• **Task inputs**:
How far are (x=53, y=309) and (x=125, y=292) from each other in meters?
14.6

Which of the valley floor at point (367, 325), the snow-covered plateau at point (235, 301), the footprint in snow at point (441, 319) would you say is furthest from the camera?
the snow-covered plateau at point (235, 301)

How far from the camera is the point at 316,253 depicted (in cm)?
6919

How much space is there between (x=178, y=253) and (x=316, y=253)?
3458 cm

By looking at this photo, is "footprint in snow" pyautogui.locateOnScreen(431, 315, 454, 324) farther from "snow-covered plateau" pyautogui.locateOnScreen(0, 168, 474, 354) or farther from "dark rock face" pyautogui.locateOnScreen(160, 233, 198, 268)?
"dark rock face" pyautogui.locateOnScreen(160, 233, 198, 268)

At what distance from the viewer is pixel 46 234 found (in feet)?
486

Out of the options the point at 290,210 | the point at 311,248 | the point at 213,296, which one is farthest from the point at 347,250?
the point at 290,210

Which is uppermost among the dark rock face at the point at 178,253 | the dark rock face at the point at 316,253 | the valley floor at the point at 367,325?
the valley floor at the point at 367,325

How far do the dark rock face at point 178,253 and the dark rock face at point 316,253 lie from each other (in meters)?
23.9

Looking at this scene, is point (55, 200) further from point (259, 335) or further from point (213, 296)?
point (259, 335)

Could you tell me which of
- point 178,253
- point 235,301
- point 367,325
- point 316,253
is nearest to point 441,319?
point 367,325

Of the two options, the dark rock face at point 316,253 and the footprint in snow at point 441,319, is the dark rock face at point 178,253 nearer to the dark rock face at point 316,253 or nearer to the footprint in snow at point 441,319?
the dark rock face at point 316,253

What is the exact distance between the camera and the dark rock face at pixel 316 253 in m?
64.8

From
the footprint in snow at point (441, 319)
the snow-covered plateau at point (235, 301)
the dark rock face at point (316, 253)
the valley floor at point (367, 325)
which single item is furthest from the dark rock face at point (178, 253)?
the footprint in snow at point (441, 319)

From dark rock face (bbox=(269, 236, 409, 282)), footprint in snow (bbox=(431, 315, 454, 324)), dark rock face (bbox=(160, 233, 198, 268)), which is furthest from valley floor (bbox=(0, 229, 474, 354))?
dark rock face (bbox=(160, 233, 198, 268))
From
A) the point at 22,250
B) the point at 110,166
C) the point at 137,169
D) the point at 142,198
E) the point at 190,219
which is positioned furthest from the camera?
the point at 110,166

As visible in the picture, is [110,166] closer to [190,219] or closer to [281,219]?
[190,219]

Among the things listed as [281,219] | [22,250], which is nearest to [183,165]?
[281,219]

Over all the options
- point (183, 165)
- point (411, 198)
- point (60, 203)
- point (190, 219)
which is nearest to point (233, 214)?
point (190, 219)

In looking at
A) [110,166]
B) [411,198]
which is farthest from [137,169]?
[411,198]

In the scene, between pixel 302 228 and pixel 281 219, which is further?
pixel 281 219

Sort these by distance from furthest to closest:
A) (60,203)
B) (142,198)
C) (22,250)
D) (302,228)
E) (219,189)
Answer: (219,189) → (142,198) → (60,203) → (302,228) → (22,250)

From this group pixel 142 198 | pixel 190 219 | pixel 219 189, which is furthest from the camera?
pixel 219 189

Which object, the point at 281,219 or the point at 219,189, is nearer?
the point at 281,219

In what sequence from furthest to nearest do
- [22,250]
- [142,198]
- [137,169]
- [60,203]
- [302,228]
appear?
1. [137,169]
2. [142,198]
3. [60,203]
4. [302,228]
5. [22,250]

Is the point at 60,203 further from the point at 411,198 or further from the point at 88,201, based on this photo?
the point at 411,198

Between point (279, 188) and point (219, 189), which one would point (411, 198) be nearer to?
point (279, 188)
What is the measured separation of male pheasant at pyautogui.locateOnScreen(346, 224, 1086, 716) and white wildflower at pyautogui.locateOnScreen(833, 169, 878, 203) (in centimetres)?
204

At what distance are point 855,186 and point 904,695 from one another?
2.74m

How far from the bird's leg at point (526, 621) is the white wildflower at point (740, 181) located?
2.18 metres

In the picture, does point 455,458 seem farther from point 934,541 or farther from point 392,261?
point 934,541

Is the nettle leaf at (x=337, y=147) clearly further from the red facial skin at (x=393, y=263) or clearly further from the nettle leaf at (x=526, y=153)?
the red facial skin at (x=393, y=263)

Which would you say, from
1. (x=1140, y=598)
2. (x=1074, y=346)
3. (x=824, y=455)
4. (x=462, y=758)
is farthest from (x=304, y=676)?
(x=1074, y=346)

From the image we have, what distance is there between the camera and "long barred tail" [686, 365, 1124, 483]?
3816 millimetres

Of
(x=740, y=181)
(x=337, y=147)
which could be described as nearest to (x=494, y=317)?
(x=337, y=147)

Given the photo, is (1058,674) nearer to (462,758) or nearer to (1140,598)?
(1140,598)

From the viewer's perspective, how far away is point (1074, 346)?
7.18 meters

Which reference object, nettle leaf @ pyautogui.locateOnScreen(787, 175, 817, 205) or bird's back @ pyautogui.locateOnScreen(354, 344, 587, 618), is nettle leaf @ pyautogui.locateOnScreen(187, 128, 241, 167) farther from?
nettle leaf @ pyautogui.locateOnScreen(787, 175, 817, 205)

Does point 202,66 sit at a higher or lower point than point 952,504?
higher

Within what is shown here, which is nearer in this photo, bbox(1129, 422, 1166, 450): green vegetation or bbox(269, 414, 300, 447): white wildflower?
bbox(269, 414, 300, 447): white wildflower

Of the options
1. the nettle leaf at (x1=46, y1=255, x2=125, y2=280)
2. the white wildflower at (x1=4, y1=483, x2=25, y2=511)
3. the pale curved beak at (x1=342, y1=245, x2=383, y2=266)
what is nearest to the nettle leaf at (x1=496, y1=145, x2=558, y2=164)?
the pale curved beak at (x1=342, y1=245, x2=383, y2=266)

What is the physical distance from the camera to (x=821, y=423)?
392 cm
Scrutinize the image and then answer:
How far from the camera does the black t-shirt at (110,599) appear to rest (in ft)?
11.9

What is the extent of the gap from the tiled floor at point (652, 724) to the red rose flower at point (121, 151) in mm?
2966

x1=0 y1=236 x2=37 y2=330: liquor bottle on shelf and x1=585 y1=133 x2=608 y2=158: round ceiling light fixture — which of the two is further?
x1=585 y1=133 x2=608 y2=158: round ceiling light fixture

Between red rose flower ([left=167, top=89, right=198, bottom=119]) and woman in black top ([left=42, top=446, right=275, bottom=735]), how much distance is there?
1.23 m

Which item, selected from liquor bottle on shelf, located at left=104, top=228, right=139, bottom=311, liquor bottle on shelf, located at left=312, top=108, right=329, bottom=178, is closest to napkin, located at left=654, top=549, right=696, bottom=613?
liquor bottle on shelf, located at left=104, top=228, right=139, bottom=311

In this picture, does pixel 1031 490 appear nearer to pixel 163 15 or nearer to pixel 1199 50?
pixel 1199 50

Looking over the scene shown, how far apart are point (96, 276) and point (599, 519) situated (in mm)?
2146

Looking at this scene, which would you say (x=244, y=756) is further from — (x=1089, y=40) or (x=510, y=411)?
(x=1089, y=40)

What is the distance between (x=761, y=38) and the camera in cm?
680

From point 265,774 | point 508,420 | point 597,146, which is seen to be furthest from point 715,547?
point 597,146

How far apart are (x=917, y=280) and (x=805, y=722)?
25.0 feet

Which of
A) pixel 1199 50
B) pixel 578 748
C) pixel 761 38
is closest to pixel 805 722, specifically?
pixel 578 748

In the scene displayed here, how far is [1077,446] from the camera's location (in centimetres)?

• **Stated goal**: Retype only the lines running from the line with "Between red rose" to the end of the listing, including both of those lines.

• **Finished exercise**:
Between red rose flower ([left=167, top=89, right=198, bottom=119]) and woman in black top ([left=42, top=446, right=275, bottom=735]), how much distance is there?
1.23 m

Which item, selected from liquor bottle on shelf, located at left=104, top=228, right=139, bottom=311, liquor bottle on shelf, located at left=312, top=108, right=329, bottom=178, is closest to napkin, located at left=654, top=549, right=696, bottom=613?
liquor bottle on shelf, located at left=104, top=228, right=139, bottom=311

In this picture, does pixel 1031 490 appear nearer to pixel 163 15 or nearer to pixel 1199 50?
pixel 1199 50

Looking over the scene shown, how far apart are point (96, 276) and point (599, 519) situated (in mm)?
2146

Looking at this scene, which would you say (x=244, y=756) is further from — (x=1089, y=40) or (x=510, y=411)?
(x=1089, y=40)

What is the distance between (x=761, y=38) and the camera in cm?
680

From point 265,774 | point 508,420 | point 597,146, which is seen to be furthest from point 715,547?
point 597,146

How far apart are (x=917, y=280) and (x=805, y=722)?
25.0 feet

Which of
A) pixel 1199 50
B) pixel 578 748
C) pixel 761 38
is closest to pixel 805 722, specifically?
pixel 578 748

In the scene displayed here, how far is [1077,446] from the camera's location (in centimetres)?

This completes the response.